Action item >>
Everything in the data that follows should be given again verbatim, except the images.

The data >>
= = = = = = =

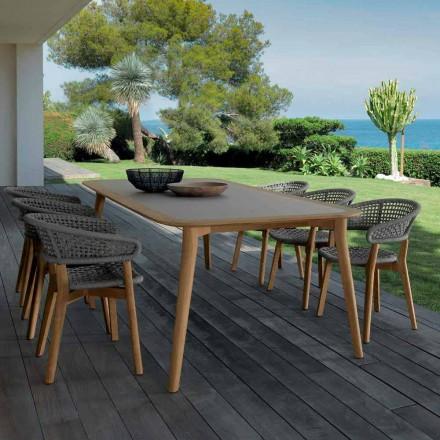 Talenti Moon masă în aer liber din lemn de tec făcută în Italia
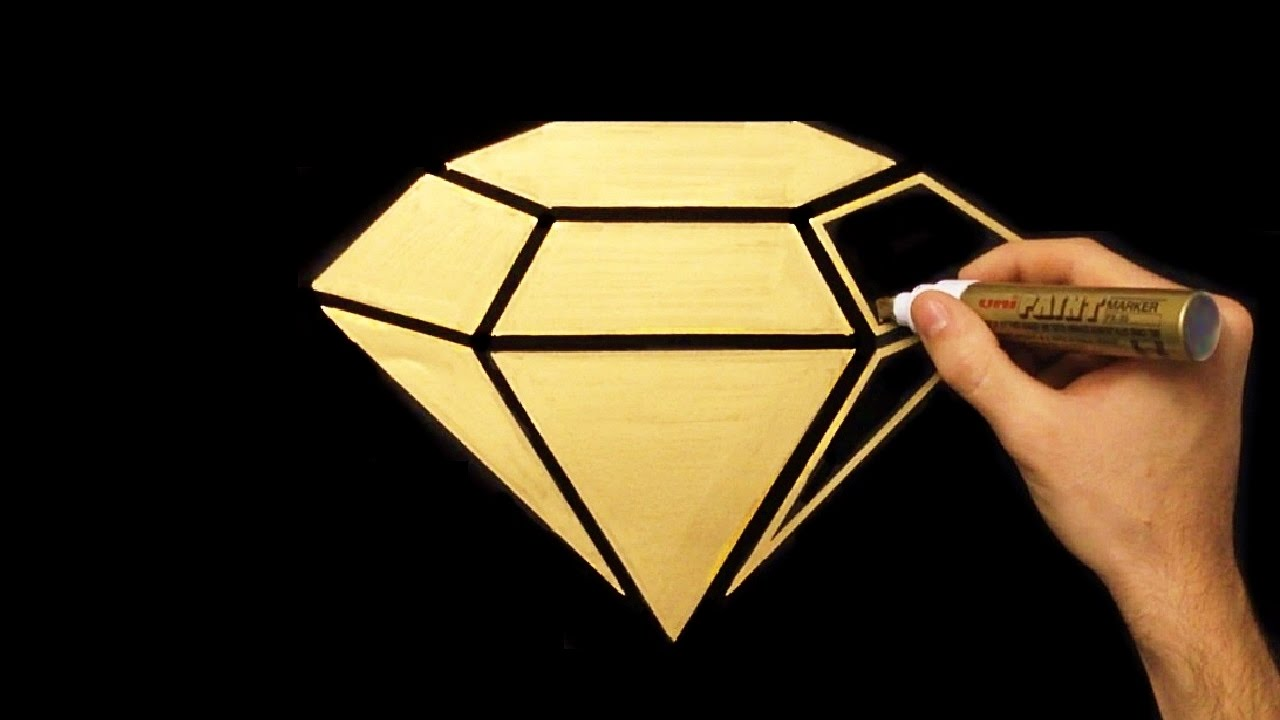 1280x720 How To Draw Gold Diamond Easy Drawing Draw With Denis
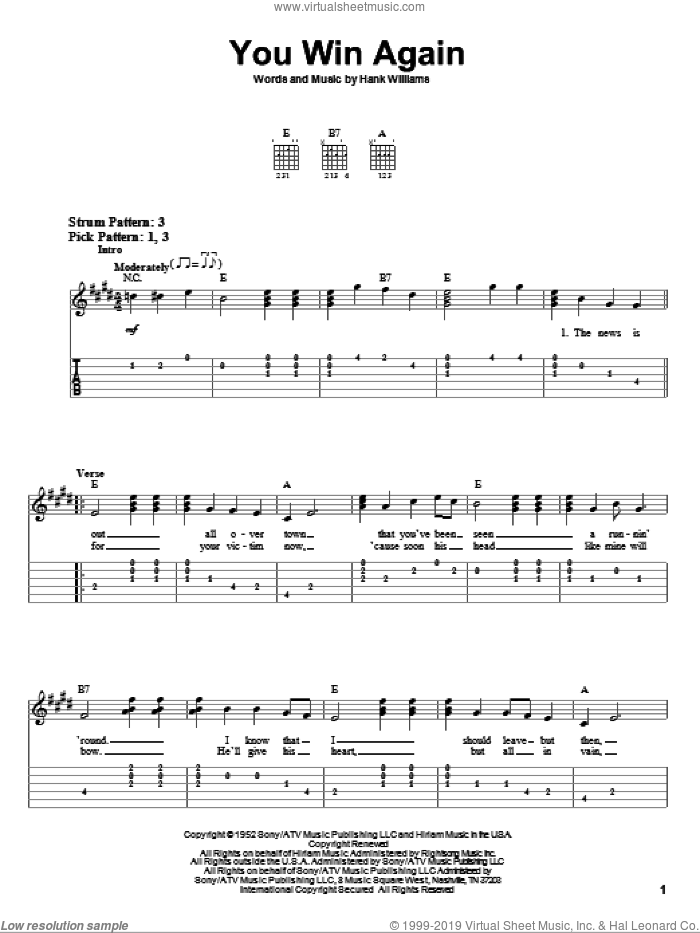 You Win Again sheet music for guitar solo (easy tablature) by Hank Williams, easy guitar (easy tablature)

= = = = = = =

Your response >>
 Talenti Moon masă în aer liber din lemn de tec făcută în Italia
 1280x720 How To Draw Gold Diamond Easy Drawing Draw With Denis
 You Win Again sheet music for guitar solo (easy tablature) by Hank Williams, easy guitar (easy tablature)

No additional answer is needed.